> Working data

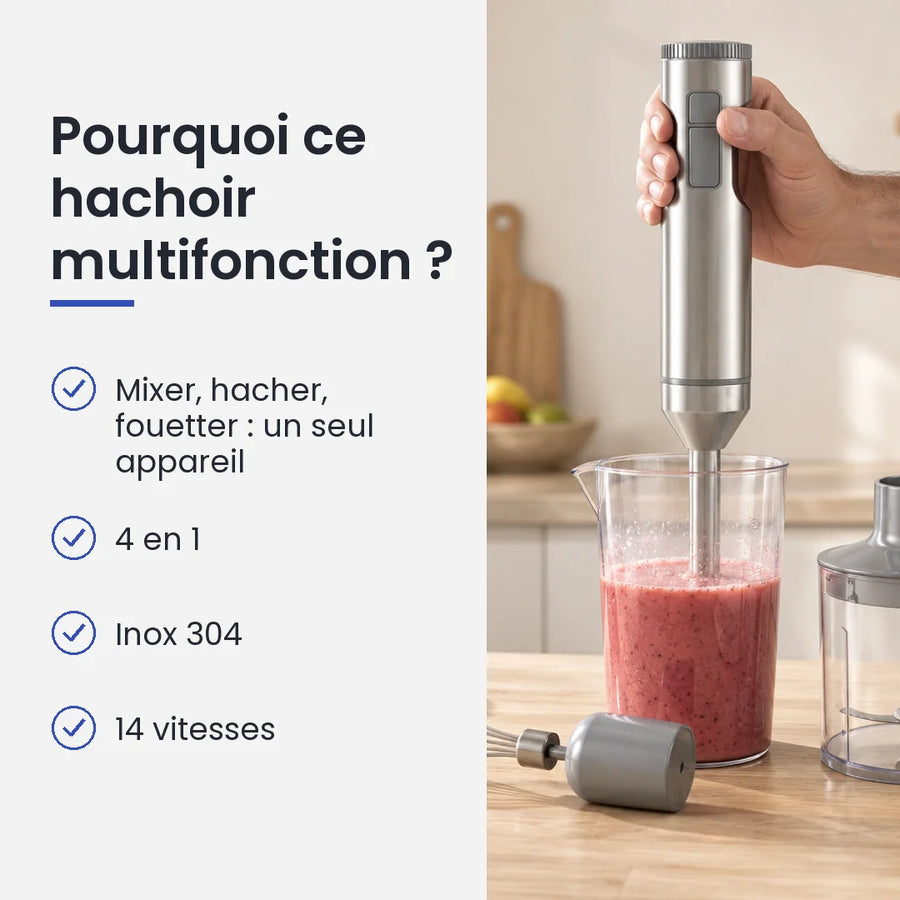 Pourquoi choisir ce hachoir multifonction : mixer, hacher, fouetter : un seul appareil, 4 en 1, inox 304, 14 vitesses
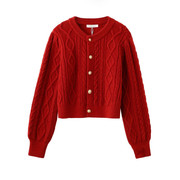 红色麻花毛衣女秋冬慵懒风加厚针织开衫外套小个子奶fufu短款上衣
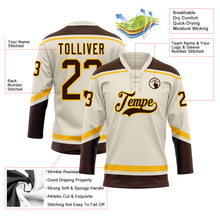 Load image into Gallery viewer, Custom Cream Brown-Gold Hockey Lace Neck Jersey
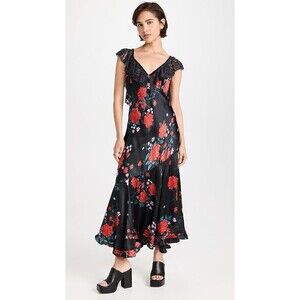 Free People Rose Velvet Ruffle Sleeve Tie Back Asymmetrical Dress Whimsigoth XS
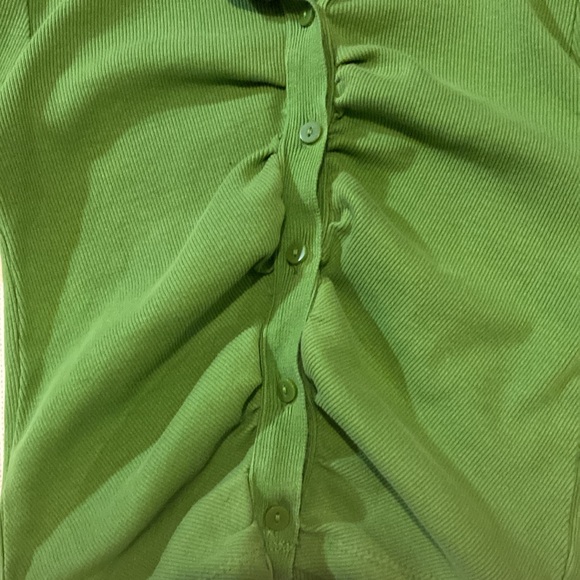 Zara Ribbed Ruched Button-Up ~ Small - Picture 6 of 10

> Try it
Word for word, return the listing above; the pictures do not belong in the copy.

> Reply
 Pourquoi choisir ce hachoir multifonction : mixer, hacher, fouetter : un seul appareil, 4 en 1, inox 304, 14 vitesses
 红色麻花毛衣女秋冬慵懒风加厚针织开衫外套小个子奶fufu短款上衣
 Load image into Gallery viewer, Custom Cream Brown-Gold Hockey Lace Neck Jersey
 Free People Rose Velvet Ruffle Sleeve Tie Back Asymmetrical Dress Whimsigoth XS
 Zara Ribbed Ruched Button-Up ~ Small - Picture 6 of 10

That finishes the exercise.